Potential energy is stored energy associated with an object's position or configuration. Gravitational PE near Earth's surface is U_g = mgh, measured relative to a chosen reference height. Elastic PE stored in a spring compressed or stretched by x from equilibrium is U_s = ½kx², where k is the spring constant (Hooke's law). Both forms can convert to kinetic energy.
Define the reference level (h = 0) explicitly for each problem, then compute changes in PE rather than absolute values. Connect spring PE to Hooke's law F = −kx by integrating the restoring force over displacement.
From your study of work and energy, you know that work is the transfer of energy through force acting over displacement. A conservative force — one for which the work done depends only on start and end points, not the path taken — can "store" that work and return it later. Potential energy is precisely this stored work: it is the energy a system possesses because of its configuration, waiting to be released as kinetic energy when the constraint is removed.
For gravitational PE near Earth's surface, the reasoning is direct. Lifting an object of mass m through height h requires doing work W = mgh against gravity (since gravity pulls down with force mg and you displace the object upward by h). That work is not lost — it is stored in the position of the object. Set the object loose and gravity does exactly that work on it, converting the stored PE back into kinetic energy. The formula U_g = mgh formalizes this, with h measured from whatever reference level you choose. The choice of reference is arbitrary because only changes in PE matter: ΔU_g = mgΔh. The book sitting on your desk has "more" gravitational PE than the same book on the floor, but neither value has physical meaning on its own — only the difference does. This is why you can set h = 0 wherever is convenient for a given problem.
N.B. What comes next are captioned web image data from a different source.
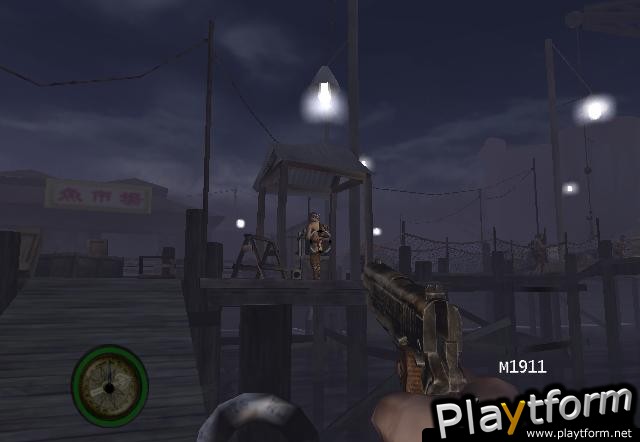 Medal of Honor Rising Sun (Xbox)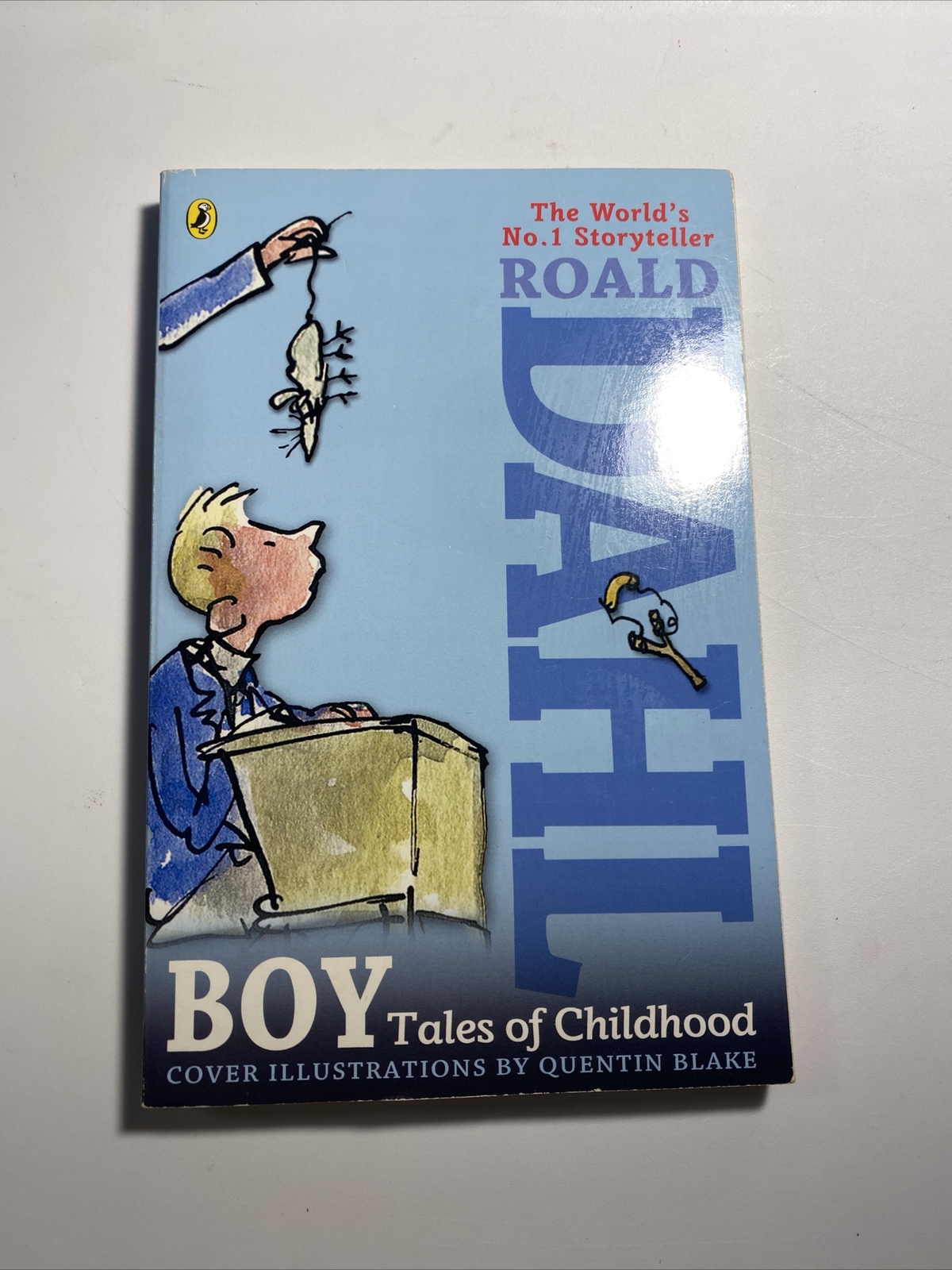 Roald Dahl Boy Tales Of Childhood by Dahl, Roald VERY GOOD | eBay
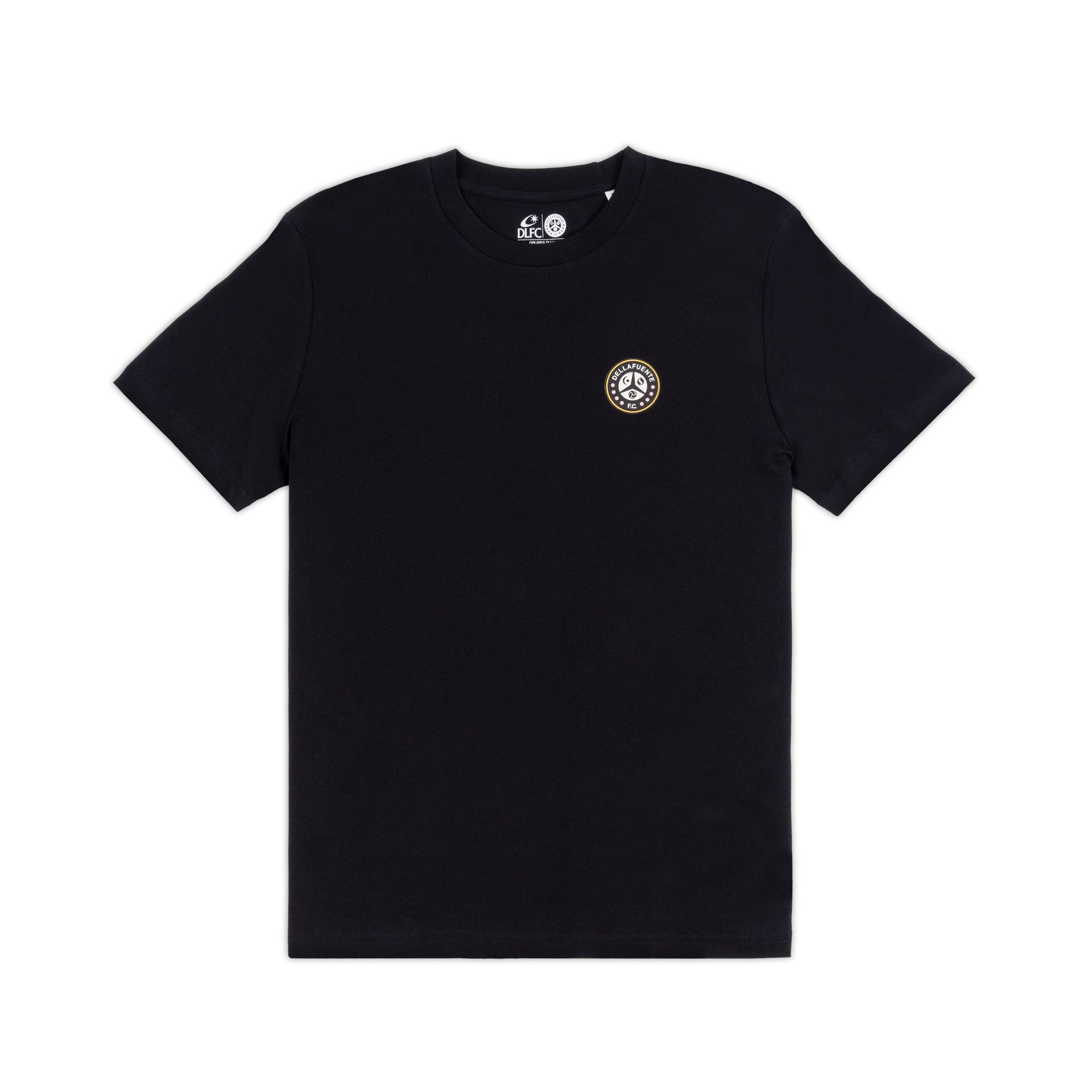 10th Cup Tee - Black - Dellafuente F.C.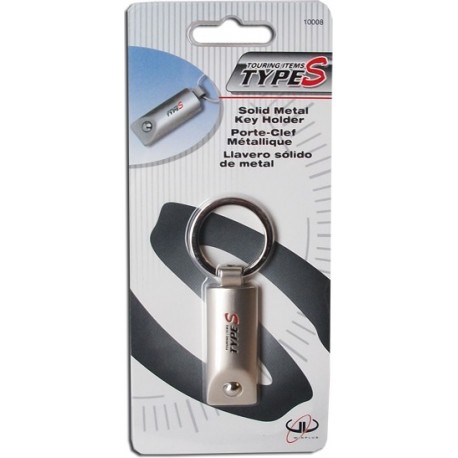 Llavero Metálico Type S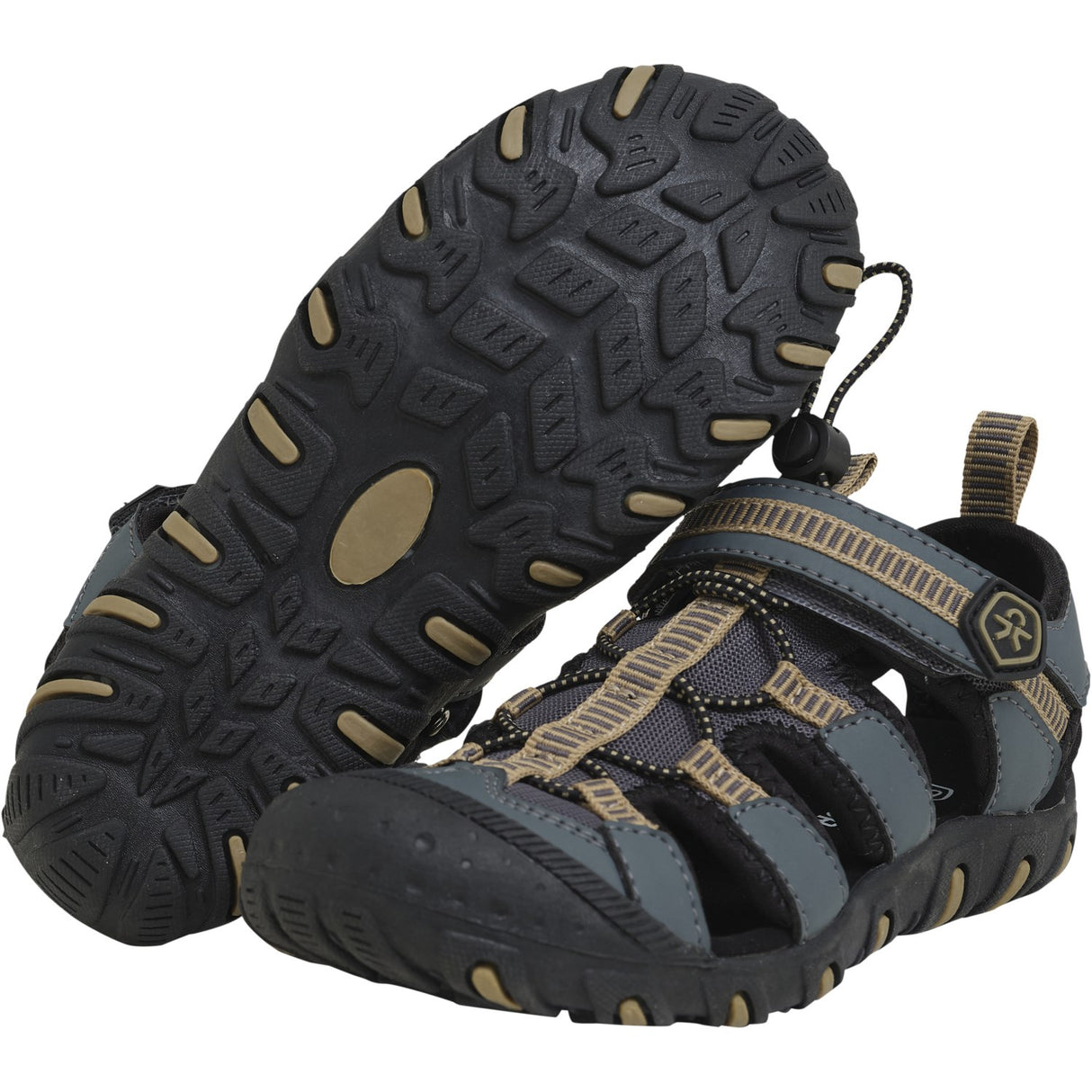 Color Kids Turbulence Sandaler Hiking M/ Toe Keps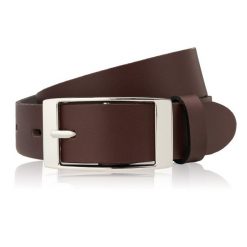 Pasek skórzany 100 cm brązowy PAOLO PERUZZI PG-02-BRS-100. Brązowe paski PAOLO PERUZZI, bez wzorów, z jeansu, eleganckie. Za 49.99 zł.
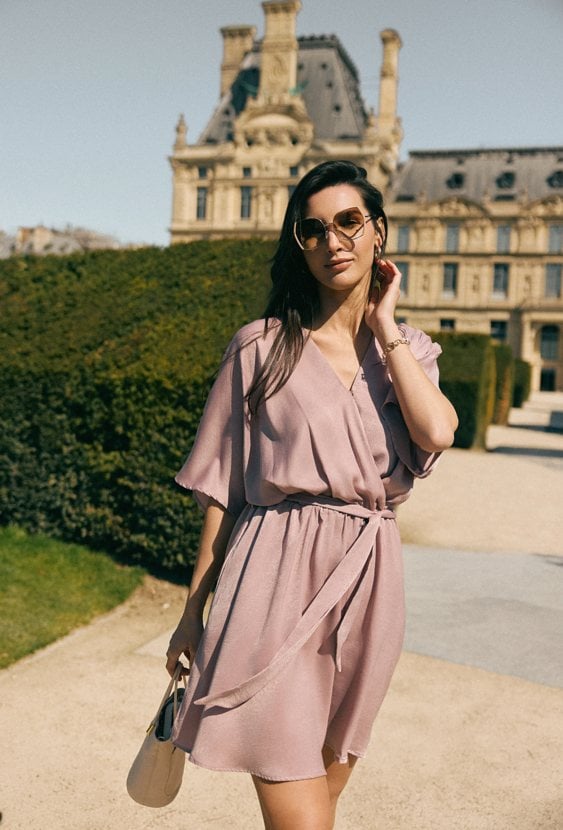 Sukienka typu kimono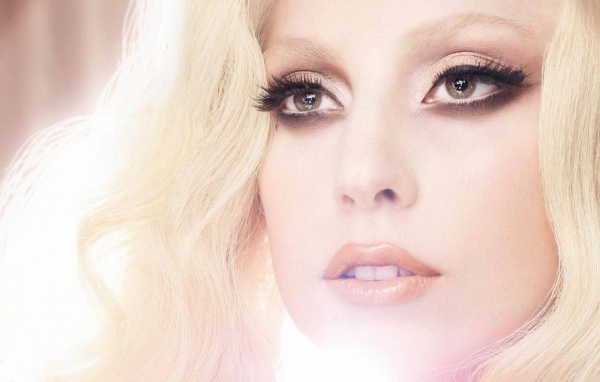 Портрет певицы Леди Гага
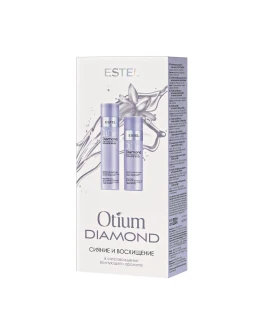 Set ingrijire pentru par netezire si luciu ESTEL OTIUM DIAMOND (Șampon 250 ml, Balsam 200 ml)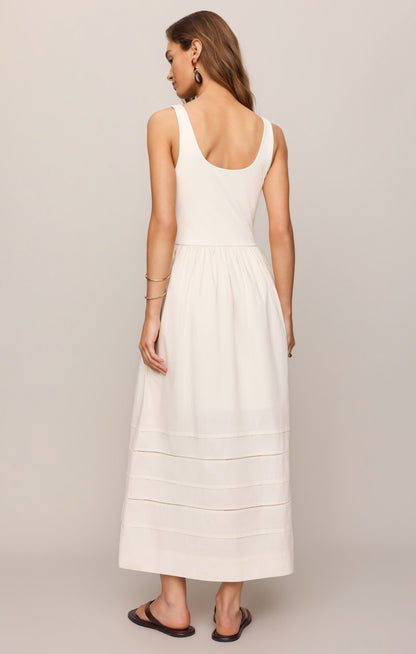 Johanna Sleeveless Midi Dress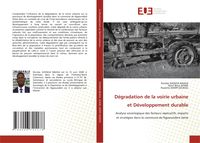 Produktbild: D&eacute;gradation de la voirie urbaine et D&eacute;veloppement durable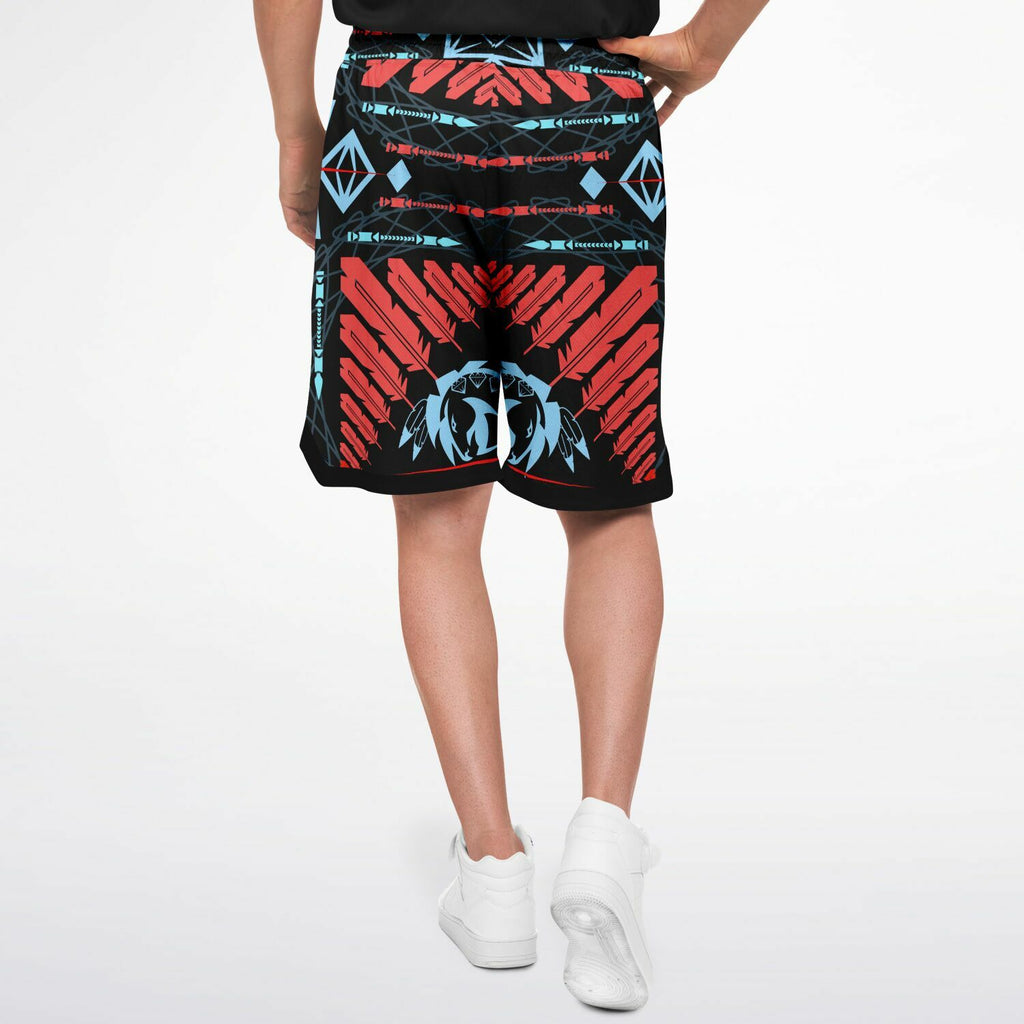 $NiieihiiNookei Basketball Short Rib - AOP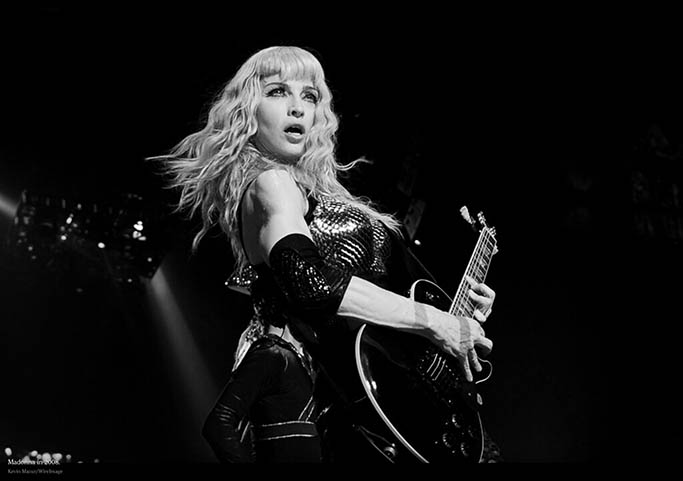 Madonna in 2008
For elastic PE, the reasoning connects to Hooke's law you already know: F = −kx, where x is the displacement from equilibrium and the negative sign means the force opposes the displacement (a restoring force). Compressing or stretching a spring by a small amount dx requires doing work dW = kx dx against the restoring force. Integrating from 0 to x gives the total work stored: U_s = ½kx². Note two important features: x appears squared, so the formula is always non-negative regardless of whether the spring is stretched or compressed, and the stored energy grows quadratically — doubling the displacement stores four times the energy. This quadratic dependence is characteristic of elastic systems and underlies the simple harmonic motion you will study next.
The deepest idea in potential energy is the connection between force and energy landscape. If you know U as a function of position, you can recover the force: F = −dU/dx (or in 3D, F = −∇U, using the gradient you may have encountered). This is not just a mathematical trick — it reflects the fundamental structure of conservative mechanics. The gradient of the potential energy field points in the direction of steepest increase; the force points opposite, toward decreasing U. A ball rolling in a bowl settles at the bottom because that is the potential energy minimum. Stability, equilibrium, and oscillation are all features of the potential energy landscape. Understanding this connection transforms PE from a formula to memorize into a geometric tool for reasoning about how any conservative system behaves.